A baker needs to cover a cylinder cake with icing. The cake has a radius of 5 inches and a height of 7 inches. How many square inches of icing will be needed to cover the sides and top of the cake? Icing will not be added to the bottom of the cake. Use 3.14 for pi and round your answer to the nearest tenth.

To find the surface area of the cylinder, we need to find the area of the top and bottom circle, as well as the lateral area.

The area of the top and bottom circle is given by:
A = (pi * radius^2) = 3.14 * 5^2 = 3.14 * 25 = 78.5 square inches (rounded to the nearest tenth).

The lateral area of the cylinder is given by:
A = (circumference * height) = (2 * pi * radius) * height = (2 * 3.14 * 5) * 7 = 31.4 * 7 = 219.8 square inches (rounded to the nearest tenth).
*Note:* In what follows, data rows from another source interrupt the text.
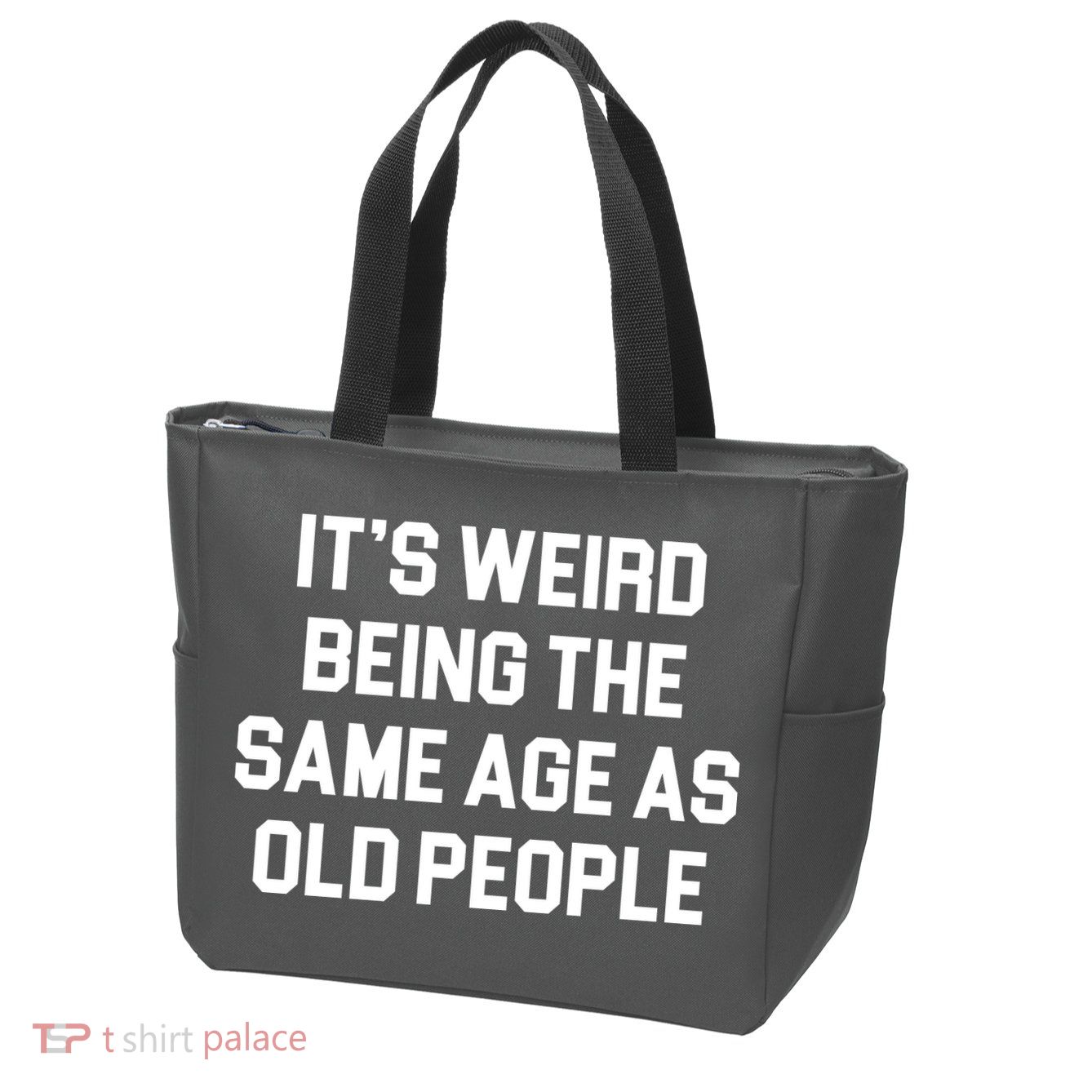 It's Weird Being The Same Age As Old People Zip Tote Bag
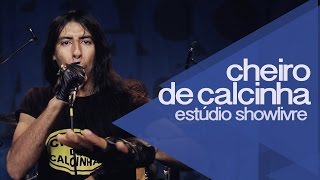 Molhadinha Meladinha - Cheiro De Calcinha No Estúdio Showlivre 2015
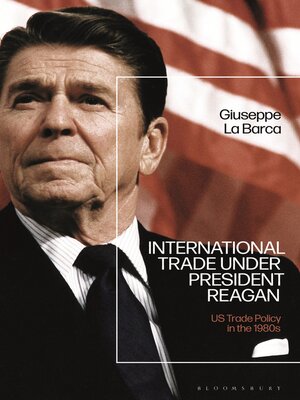 cover image of International Trade under President Reagan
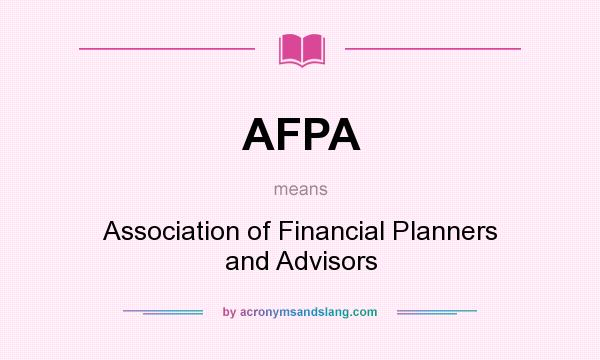 What does AFPA mean? It stands for Association of Financial Planners and Advisors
So the total area of icing needed to cover the sides and top of the cake is:
78.5 + 219.8 = 298.3 square inches (rounded to the nearest tenth). Answer: \boxed{298.3}.

A silo is a large cylinder container that holds hay. A farmer needs to refinish the side of the silo with aluminum. The silo has a radius of 4 feet and a height of 30 feet. How many square feet of aluminum does the farmer need to refinish the silo? He will not be refinishing the top or bottom of the silo. Use 3.14 for pi and round your answer to the nearest tenth.

To find the surface area of the silo, we need to find the lateral area.

The lateral area of the cylinder is given by:
A = (circumference * height) = (2 * pi * radius) * height = (2 * 3.14 * 4) * 30 = 25.12 * 30 = 753.6 square feet (rounded to the nearest tenth).

So the farmer will need to refinish approximately 753.6 square feet of aluminum. Answer: \boxed{753.6}.